• [TO DO] From the notes on training stories for AI safety, output word for word the stretch that opens with the words containing "I’m trying out" and closes with "the original post.".

I’m trying out taking notes on an AI safety reading in a LessWrong draft post and sharing the result as a low-effort “distillation.” I’m hoping this is a quick way to force myself to take better notes, and to provide distillations that are useful to others. This reading is “How do we become confident in the safety of a machine learning system?” by Evan Hubinger.

I wasn’t sure at the outset how far into tangential thoughts of my own I would go. I think by writing notes with the thought that other people might read them in mind, I ended up a) following the structure of the original post more rigidly than usual and b) going on fewer tangents than usual. I think that probably isn’t ideal for me; if I do this again, I might try to actively not follow those impulses.

Anyway, here are the notes. Each section title here links to the corresponding section in the original post.

Summary:

This post suggests that we use training stories to flesh out and evaluate proposals for training safe ML systems. A proposal is a training setup (loosely understood), and a training story consists of a training goal and a training rationale. A training goal describes what behavior you hope the training setup will give rise to, in some mechanistic detail; it includes both how you think the model will perform the relevant task capably and why you think performing it in that way will be safe. A training rationale describes why you think the training setup will result in a model that implements the mechanistic behavior described in the training goal. While training stories do not capture all possible ways to make AI systems safer, they are quite a general framework that can help us better systematically organize and evaluate our proposals. This framework can also help us generate proposals if there are clear gaps in the space of possible training stories. The post includes quite a few examples of proposals, training goals, training rationales, and evaluations of training stories.

How do we become confident in the safety of a machine learning system?

An overview of 11 proposals for building safe advanced AI uses the criteria of outer alignment, inner alignment, training competitiveness, and performance competitiveness to evaluate proposals for safe AGI
These are good for posing open questions, but not for systematically helping us understand what assumptions need to hold for a proposal to work
- Plus some proposals aren’t amenable to evaluation by those criteria
New idea for evaluating proposals: training stories. Hopefully, these:
- Are applicable to any proposal for building safe AGI
- Provide a concise description of the conditions under which a proposal works (produces safe AGI), so we can become confident in the safety of a proposal by checking the conditions
- Don’t make unnecessary assumptions about what a proposal must constitute (thereby implicitly blinding us to proposals we should be considering)

What’s a training story?

“A training story is a story of how you think training is going to go and what sort of model you think you’re going to get at the end” (in enough mechanistic detail to reflect its generalization behavior)
See original post for cat classifier example
Three good things about training stories illustrated by the example:
- If the story is true, the model is safe
  - The story includes details about the conditions under which the resulting model will be safe, and about what it would look like for it not to be safe (the cat classifier is an agent that terminally values classifying cats)
- Falsifiable claims about what will happen during training (e.g. the cat classifier will learn human-like heuristics—we now have evidence CNN’s diverge from human heuristics, so the example story was not entirely true)
- They can be told about any model being trained for any task
  - Doesn’t need to be an attempt to build AGI. Would be good to see a training story for any AI that could cause harm at any level. Plus, in the future it may not be obvious in advance when a model is going to be dangerous, so maybe every AI project (e.g. NeurIPS paper) should share a training story.

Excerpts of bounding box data
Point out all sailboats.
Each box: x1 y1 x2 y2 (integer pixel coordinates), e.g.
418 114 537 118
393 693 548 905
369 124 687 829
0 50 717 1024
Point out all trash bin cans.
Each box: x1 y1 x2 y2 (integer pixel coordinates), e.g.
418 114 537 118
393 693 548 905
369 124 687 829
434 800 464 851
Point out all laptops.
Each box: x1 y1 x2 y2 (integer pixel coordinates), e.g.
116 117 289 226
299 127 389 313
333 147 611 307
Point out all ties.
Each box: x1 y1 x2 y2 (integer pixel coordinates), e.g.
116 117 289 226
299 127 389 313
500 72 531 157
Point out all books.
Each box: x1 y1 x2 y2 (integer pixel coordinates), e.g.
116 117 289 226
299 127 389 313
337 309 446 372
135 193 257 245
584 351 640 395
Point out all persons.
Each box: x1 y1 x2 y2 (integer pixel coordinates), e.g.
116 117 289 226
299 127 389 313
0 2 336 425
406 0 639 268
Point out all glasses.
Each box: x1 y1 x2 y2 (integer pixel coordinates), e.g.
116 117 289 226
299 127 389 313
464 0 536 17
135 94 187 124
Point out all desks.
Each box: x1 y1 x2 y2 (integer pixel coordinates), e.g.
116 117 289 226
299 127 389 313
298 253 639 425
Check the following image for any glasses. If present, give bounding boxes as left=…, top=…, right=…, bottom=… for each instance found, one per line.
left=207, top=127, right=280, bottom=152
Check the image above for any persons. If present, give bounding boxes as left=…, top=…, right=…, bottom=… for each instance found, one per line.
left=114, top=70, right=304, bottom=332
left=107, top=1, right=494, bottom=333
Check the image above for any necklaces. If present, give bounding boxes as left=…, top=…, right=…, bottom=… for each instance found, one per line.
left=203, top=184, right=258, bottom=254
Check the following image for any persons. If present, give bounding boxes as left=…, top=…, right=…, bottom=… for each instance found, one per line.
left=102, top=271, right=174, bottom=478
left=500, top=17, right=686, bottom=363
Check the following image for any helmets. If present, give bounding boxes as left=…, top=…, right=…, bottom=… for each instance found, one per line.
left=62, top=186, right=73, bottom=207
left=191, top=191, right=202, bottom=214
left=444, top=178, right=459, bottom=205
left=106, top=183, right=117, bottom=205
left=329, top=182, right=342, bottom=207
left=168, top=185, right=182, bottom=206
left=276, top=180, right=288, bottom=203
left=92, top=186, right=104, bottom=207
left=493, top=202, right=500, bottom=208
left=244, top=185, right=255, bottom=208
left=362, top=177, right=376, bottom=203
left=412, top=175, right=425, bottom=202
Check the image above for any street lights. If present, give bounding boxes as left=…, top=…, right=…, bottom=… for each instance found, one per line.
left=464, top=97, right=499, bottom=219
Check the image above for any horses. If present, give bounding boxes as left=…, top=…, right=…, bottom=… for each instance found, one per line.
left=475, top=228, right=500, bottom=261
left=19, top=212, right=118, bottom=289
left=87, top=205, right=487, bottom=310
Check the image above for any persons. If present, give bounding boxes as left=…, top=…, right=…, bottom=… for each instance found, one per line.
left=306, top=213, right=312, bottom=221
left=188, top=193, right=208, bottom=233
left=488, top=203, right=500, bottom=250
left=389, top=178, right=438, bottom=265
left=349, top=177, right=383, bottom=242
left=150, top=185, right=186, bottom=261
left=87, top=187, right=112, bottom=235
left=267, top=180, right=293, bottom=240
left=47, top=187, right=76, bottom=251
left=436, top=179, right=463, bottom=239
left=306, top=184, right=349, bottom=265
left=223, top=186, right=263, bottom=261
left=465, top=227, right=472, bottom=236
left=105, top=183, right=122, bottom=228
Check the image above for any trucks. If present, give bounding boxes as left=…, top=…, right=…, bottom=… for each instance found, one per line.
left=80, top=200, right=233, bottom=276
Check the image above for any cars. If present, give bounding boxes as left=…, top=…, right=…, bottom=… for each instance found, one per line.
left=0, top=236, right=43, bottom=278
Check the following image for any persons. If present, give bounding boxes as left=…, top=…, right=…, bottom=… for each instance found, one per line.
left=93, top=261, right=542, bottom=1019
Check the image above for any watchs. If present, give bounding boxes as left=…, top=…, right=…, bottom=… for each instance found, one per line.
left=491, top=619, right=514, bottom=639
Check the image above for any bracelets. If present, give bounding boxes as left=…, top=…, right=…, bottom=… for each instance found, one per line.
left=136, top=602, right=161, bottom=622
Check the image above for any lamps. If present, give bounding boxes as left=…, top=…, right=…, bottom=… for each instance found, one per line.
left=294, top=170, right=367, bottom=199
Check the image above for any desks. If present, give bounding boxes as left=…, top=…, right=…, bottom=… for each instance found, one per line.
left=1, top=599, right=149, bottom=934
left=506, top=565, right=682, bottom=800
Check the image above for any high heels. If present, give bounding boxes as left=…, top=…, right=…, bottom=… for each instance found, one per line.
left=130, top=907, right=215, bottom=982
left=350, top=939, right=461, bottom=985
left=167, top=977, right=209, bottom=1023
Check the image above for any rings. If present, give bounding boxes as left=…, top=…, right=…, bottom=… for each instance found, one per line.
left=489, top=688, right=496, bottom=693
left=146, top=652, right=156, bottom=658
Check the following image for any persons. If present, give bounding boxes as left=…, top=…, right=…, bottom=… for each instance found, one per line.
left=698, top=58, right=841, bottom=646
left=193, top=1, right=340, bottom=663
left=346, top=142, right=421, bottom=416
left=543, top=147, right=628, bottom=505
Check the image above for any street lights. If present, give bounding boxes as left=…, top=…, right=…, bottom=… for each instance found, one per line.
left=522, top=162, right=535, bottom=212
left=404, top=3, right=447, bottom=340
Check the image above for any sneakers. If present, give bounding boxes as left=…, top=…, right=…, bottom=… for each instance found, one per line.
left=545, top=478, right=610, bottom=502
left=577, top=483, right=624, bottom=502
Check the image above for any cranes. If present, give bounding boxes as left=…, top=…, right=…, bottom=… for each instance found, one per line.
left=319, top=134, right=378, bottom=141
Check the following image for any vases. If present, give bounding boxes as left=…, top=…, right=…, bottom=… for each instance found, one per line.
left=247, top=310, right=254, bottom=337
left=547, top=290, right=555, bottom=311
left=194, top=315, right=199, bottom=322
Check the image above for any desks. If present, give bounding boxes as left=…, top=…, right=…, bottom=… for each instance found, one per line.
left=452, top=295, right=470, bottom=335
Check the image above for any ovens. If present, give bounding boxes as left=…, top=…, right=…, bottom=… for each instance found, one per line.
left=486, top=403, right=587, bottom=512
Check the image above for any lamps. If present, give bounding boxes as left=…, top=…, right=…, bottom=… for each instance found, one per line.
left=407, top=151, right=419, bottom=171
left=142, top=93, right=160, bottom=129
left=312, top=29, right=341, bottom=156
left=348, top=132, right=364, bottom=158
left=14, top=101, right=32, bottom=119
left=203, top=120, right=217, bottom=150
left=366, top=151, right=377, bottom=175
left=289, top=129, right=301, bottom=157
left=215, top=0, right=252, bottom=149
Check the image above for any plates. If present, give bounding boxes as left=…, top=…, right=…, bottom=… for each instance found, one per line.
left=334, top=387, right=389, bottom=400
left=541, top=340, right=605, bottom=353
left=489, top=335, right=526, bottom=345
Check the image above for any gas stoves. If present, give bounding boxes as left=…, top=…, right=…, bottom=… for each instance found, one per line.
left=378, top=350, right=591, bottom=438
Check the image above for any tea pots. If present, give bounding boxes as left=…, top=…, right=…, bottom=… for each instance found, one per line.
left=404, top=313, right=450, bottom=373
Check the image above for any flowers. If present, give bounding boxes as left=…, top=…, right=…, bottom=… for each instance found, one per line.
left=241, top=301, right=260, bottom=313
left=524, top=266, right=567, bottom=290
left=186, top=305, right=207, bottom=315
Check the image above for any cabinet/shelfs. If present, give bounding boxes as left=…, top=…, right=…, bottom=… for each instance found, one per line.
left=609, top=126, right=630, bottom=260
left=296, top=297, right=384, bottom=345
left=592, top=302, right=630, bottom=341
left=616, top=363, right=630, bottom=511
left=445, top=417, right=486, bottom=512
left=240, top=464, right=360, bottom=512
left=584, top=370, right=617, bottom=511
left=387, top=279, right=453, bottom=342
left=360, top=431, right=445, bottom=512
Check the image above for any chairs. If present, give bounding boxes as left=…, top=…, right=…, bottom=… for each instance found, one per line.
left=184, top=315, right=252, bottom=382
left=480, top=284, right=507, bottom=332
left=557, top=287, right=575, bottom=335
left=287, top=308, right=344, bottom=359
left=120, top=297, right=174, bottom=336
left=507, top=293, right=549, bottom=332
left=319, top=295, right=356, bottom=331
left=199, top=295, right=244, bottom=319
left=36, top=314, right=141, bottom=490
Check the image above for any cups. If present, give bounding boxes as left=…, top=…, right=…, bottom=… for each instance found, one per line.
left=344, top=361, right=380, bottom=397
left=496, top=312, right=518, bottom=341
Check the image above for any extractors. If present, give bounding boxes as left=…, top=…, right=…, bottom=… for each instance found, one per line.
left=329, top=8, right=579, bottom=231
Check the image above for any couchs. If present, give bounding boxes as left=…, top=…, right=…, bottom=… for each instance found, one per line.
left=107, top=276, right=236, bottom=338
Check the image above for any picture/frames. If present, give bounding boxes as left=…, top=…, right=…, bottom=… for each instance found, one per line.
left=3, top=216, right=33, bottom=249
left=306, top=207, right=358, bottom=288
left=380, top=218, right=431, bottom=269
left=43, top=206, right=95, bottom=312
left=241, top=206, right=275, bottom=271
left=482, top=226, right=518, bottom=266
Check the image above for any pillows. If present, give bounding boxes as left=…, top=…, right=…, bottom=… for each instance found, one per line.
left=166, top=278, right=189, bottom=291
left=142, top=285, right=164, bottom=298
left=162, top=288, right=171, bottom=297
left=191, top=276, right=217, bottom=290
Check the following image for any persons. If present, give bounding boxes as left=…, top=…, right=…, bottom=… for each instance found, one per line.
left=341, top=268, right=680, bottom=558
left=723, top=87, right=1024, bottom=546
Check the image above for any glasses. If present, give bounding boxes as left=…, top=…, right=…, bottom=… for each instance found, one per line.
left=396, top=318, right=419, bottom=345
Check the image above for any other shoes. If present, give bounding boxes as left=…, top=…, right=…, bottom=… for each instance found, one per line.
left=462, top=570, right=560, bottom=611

• [RESULT FOR THIS EXERCISE]
I’m trying out taking notes on an AI safety reading in a LessWrong draft post and sharing the result as a low-effort “distillation.” I’m hoping this is a quick way to force myself to take better notes, and to provide distillations that are useful to others. This reading is “How do we become confident in the safety of a machine learning system?” by Evan Hubinger.

I wasn’t sure at the outset how far into tangential thoughts of my own I would go. I think by writing notes with the thought that other people might read them in mind, I ended up a) following the structure of the original post more rigidly than usual and b) going on fewer tangents than usual. I think that probably isn’t ideal for me; if I do this again, I might try to actively not follow those impulses.

Anyway, here are the notes. Each section title here links to the corresponding section in the original post.